久喜市の会社で田植え祭り 冬の間も水を張る自然農法「冬水田んぼ」を採用 田んぼで準絶滅危惧種も確認
2026/06/23/17:41
食品販売などを行う「株式会社ゆうき」は15日、埼玉県久喜市西大輪の本社で、田植え祭りを開催した。
田植えには、ブランド米「竜の瞳」の苗を使用。約60平米の田んぼに、参加した社員ら約10人が横一列に並び、目印に沿って苗をひとつずつ丁寧に植えていった。
今回の田植えで使用した田んぼには、冬の間でも水を張る自然農法「冬水田んぼ」を採用。水をため続けることで、土の中の微生物が活性化し、化学肥料を使わずに土壌の栄養が豊富になるという。農薬なしでも雑草の発生を抑えられ、田んぼでは埼玉県のレッドリストで準絶滅危惧種に指定される「イチョウウキゴケ」も確認できた。

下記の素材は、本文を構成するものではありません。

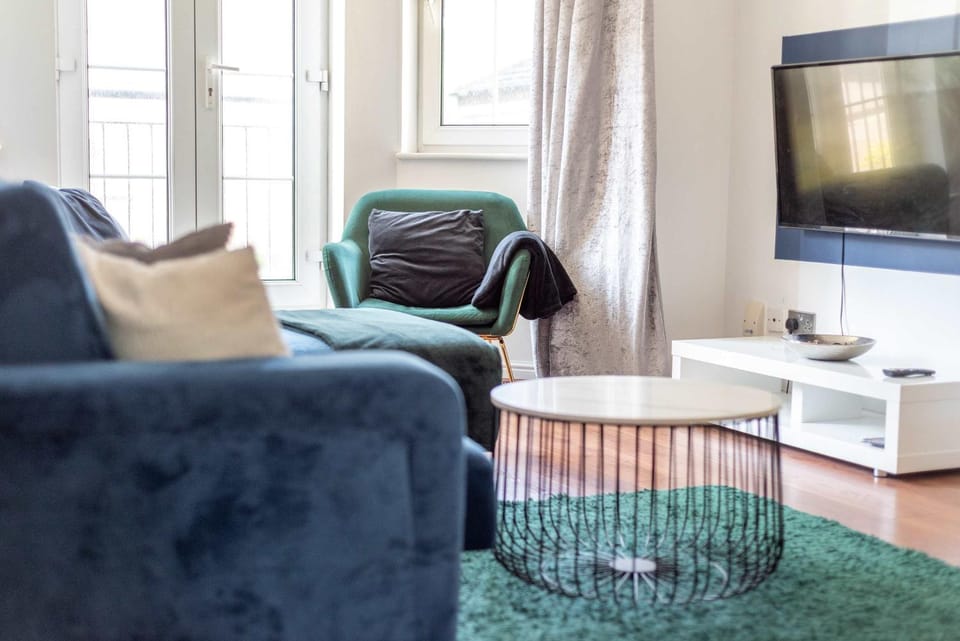 Parking-2BR Edinburgh Retreat-Walk to Leith & City Apartment in Edinburgh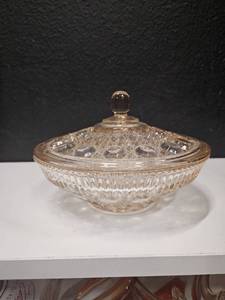 lot 207 image: VINTAGE INDIANA WINDSOR PINK DEPRESSION GLASS CANDY DISH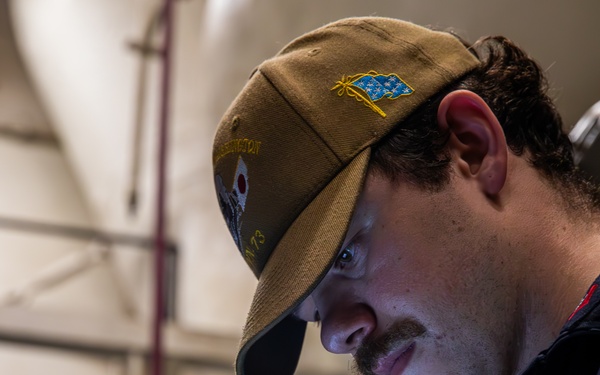 George Washington Sailors Perform Maintenance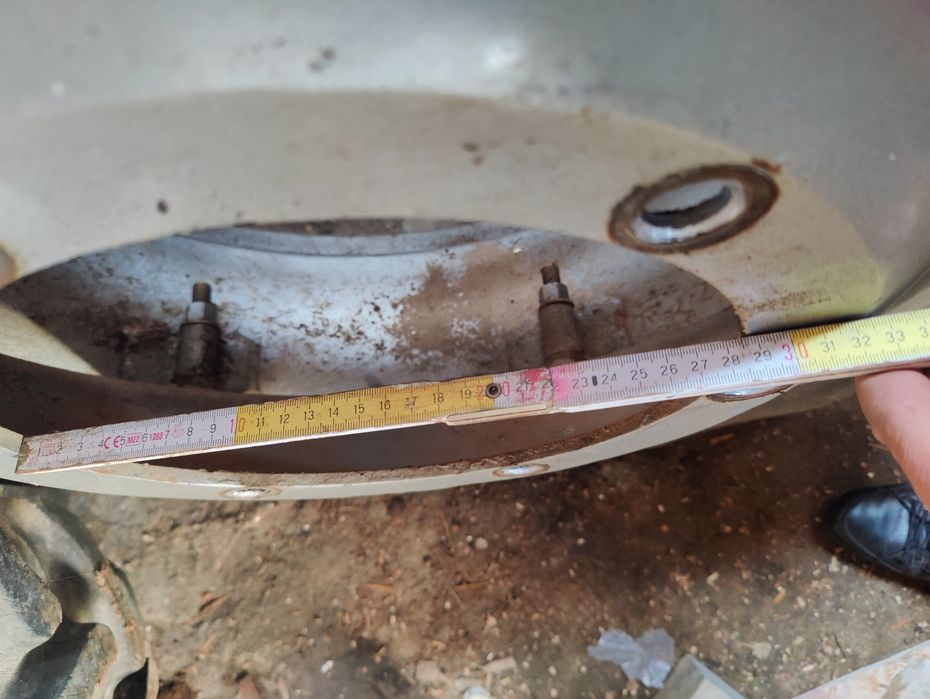 Sprzedam opony miedzyrzedziowe alliance Massey Ferguson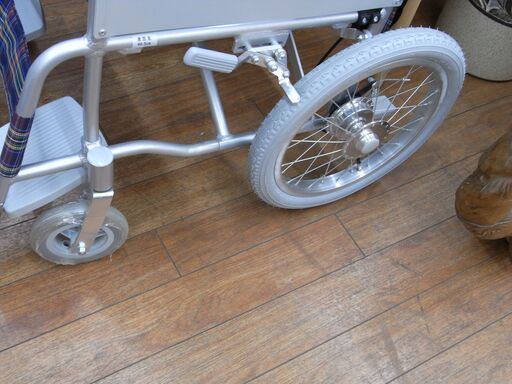 幸和製作所 TacaoF ハンドブレーキ付き 介助式 車いす B-40 未使用品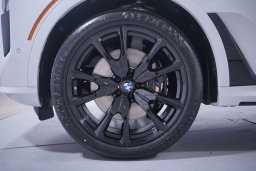 BMW X7 xDrive40i Sports Activity Vehicle 2026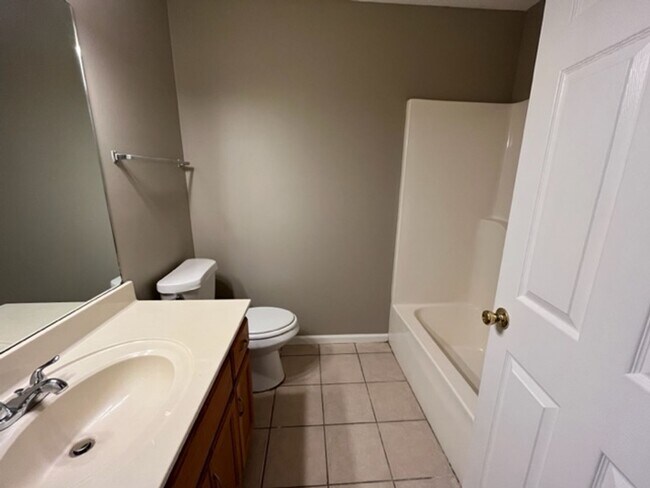 Building Photo - Renovated 3 Bedroom 2 Bath Home for Rent!!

冬水田んぼには、代(しろ)かきする必要がないなど農家の負担が少ない利点もあるが、水を張り続けるための水源や設備の用意が難しい欠点もある。ゆうきでは、本社敷地内にある井戸から地下水をポンプでくみ上げ、田んぼに流し続けることで、実現を可能にした。

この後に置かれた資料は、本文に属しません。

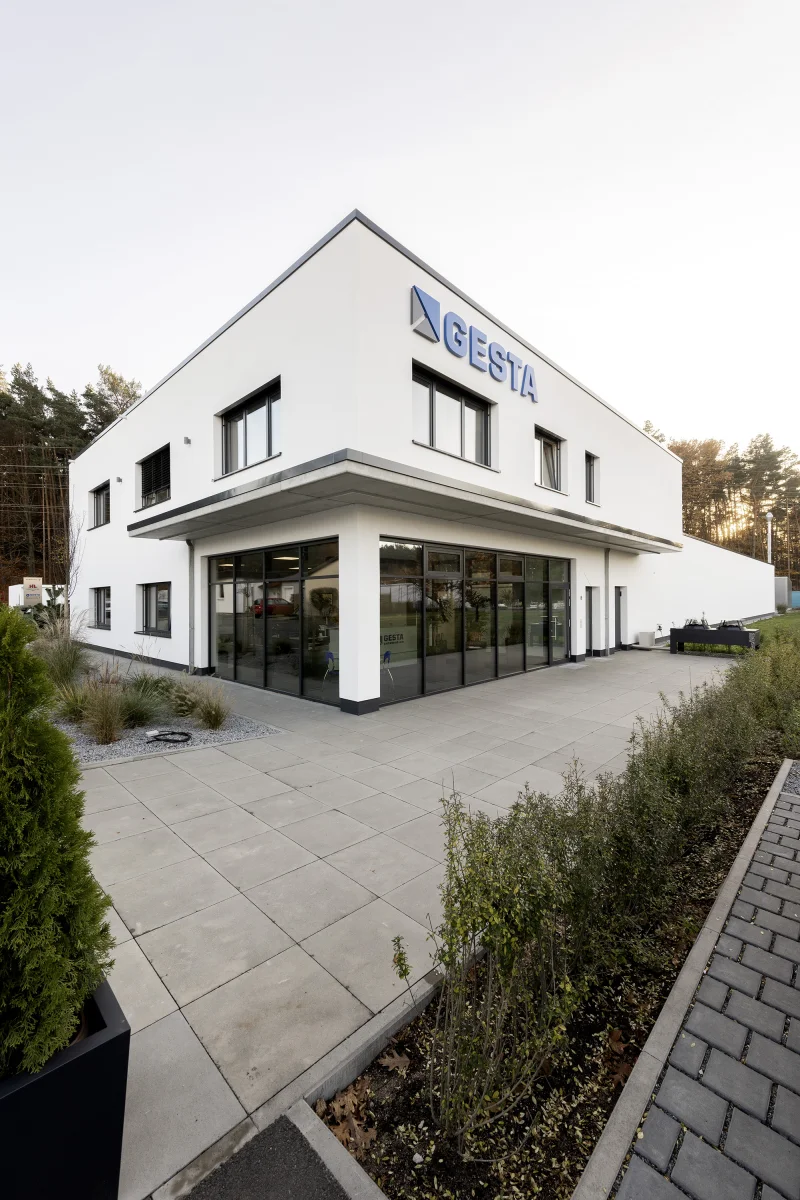 Büro- & Produktion Gebäude - Brett Einrichtung GmbH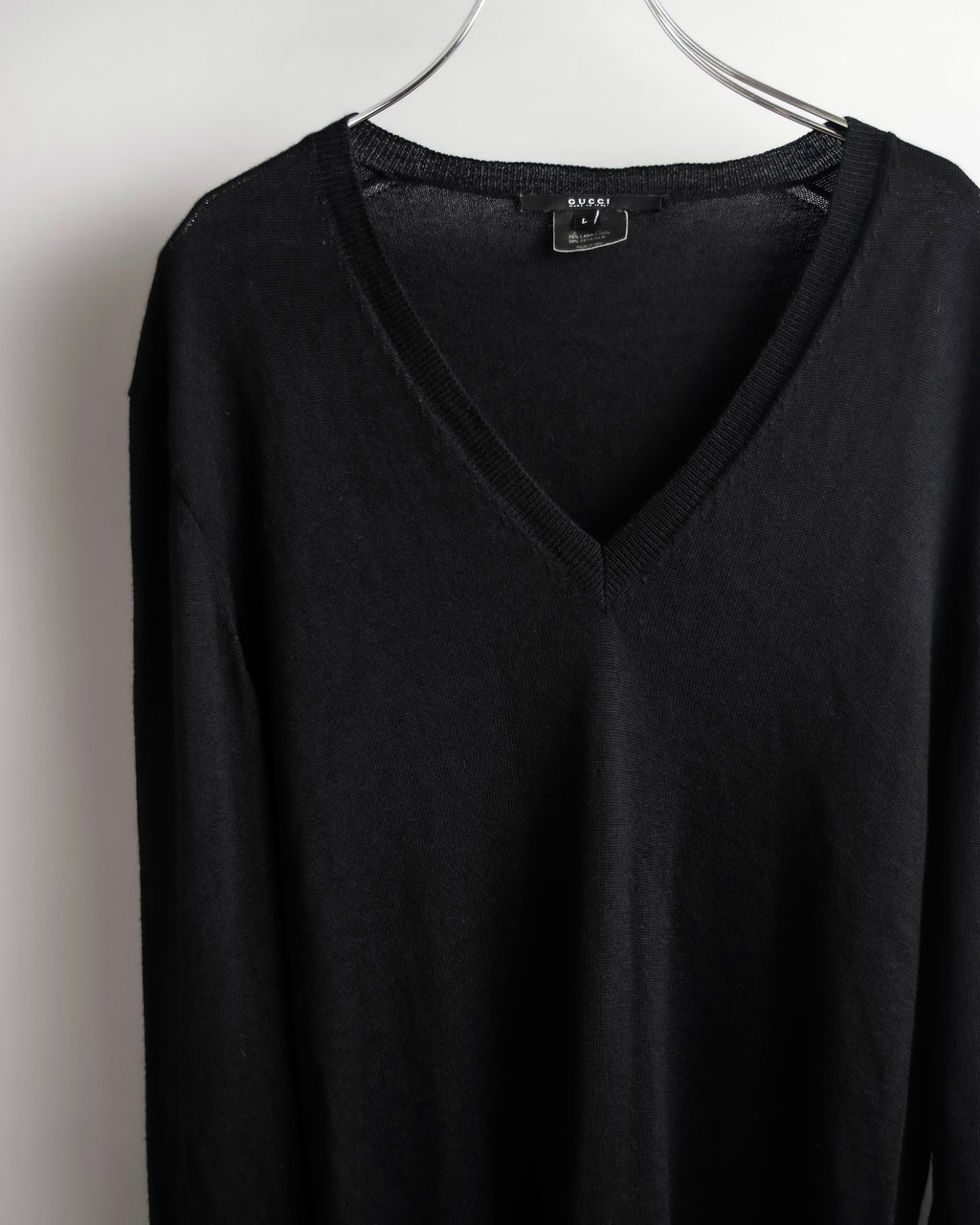 "GUCCI" G logo embroidered silk mix V-neck knit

同社が環境にやさしい農法に取り組むのは、「自然を改善する」という社のモットーから。小田耕二社長は、「『冬水田んぼ』のような環境にやさしい農法が可能だということを成功事例として示して、日本の農家、農業を守る取り組みを広げていきたい」と話した。
今回植えられたイネは、11月ごろに収穫する。